Filtering of CC-En
October 3, 2024 ยท View on GitHub
Initial Filtering
Step 1: Download CC-En files from Matrix
Run:
python data_processing/basic_data/cc_en_math/initial_filter/download.py
This script generates download the files under data/cc-en.
Step 2: Generate training and testing files for fastText training
Run:
python data_processing/basic_data/cc_en_math/initial_filter/get_train_test_files.py
This script generates training file at data/fasttext_filter-cc-en/math-vs-other_train.txt and test file at data/fasttext_filter-cc-en/math-vs-other_test.txt.

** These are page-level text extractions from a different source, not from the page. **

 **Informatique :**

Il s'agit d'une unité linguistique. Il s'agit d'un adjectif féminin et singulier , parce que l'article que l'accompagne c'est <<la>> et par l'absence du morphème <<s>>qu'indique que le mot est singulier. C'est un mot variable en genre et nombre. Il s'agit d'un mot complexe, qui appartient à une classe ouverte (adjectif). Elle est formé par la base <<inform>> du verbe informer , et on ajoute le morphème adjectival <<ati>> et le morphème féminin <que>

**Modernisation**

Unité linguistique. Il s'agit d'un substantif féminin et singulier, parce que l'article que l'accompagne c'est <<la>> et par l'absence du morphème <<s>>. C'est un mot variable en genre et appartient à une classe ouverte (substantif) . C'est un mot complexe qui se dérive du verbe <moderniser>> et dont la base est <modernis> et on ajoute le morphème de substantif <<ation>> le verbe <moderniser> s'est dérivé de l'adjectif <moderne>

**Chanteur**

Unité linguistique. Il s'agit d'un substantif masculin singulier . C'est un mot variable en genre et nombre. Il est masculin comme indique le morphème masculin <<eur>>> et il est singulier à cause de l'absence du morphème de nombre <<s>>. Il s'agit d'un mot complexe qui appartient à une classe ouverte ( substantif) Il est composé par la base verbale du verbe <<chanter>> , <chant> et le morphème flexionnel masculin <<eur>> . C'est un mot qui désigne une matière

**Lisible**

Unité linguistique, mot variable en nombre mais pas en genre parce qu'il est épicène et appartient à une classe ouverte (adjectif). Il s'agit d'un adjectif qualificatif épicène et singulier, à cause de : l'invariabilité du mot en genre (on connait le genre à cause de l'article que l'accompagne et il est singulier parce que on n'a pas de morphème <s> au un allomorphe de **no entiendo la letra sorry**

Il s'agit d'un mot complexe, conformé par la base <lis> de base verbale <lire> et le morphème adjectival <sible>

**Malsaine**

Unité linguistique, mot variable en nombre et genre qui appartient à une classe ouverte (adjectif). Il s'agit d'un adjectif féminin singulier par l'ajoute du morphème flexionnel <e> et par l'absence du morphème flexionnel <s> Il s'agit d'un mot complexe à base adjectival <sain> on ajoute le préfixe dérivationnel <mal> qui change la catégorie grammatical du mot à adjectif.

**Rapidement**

Step 3: Train the fastText model
Run:
bash data_processing/basic_data/cc_en_math/initial_filter/train.sh
for training. This script outputs a fastText model at fasttext_models/model_math-vs-other.bin. For testing, run:
bash data_processing/basic_data/cc_en_math/initial_filter/test.sh
Step 4: filter with the fastText model generated in Step 3
Run:
bash data_processing/basic_data/cc_en_math/initial_filter/filter.sh
This scripts generates filtered files under the directory data/cc-en-math_filtered_orig
Step 5: simplify the files in Step 4
The files in step 4 only set the irrelevant documents to an empty string. Run:
python data_processing/basic_data/cc_en_math/initial_filter/get_filtered_jsonl.py
to remove these empty entries to get the final filtered files under data/cc-en-math_filtered.
Finer Filtering
The filtering in Initial Filtering is coarse, so we conduct a second round of Finer Filtering
Step 2: start Server
Get the Docker from text-generation-inference, and run deploy.sh in the Docker environment to start the server hosting Mixtral-8x7B-Instruct.
Step 3: start Annotation
On the same machine as the server, run process.sh. Replace START_IDX and INTERVAL with the index and the number of process you are running. For example, if you started 4 processes on four different machines, then the INTERVAL is 4, and START_IDX is 0, 1, 2, 3 respectively.
bash data_processing/basic_data/cc_en_math/finer_filter/process.sh START_IDX INTERVAL
Running this script results in annotation jsonl files saved under data/cc-en-math_filtered_annotated. You can stop the process when part of the data is annotated.
Step 4: get train and test files for fastText
Run:
bash data_processing/basic_data/cc_en_math/finer_filter/filter.sh
This script generates filtered files under data/cc-en-math_filtered-finer_orig.
Step 5: remove the unrelated documents from the filtered files
Run:
python data_processing/basic_data/cc_en_math/finer_filter/get_filtered_jsonl.py
This generates files under data/cc-en-math_filtered-finer.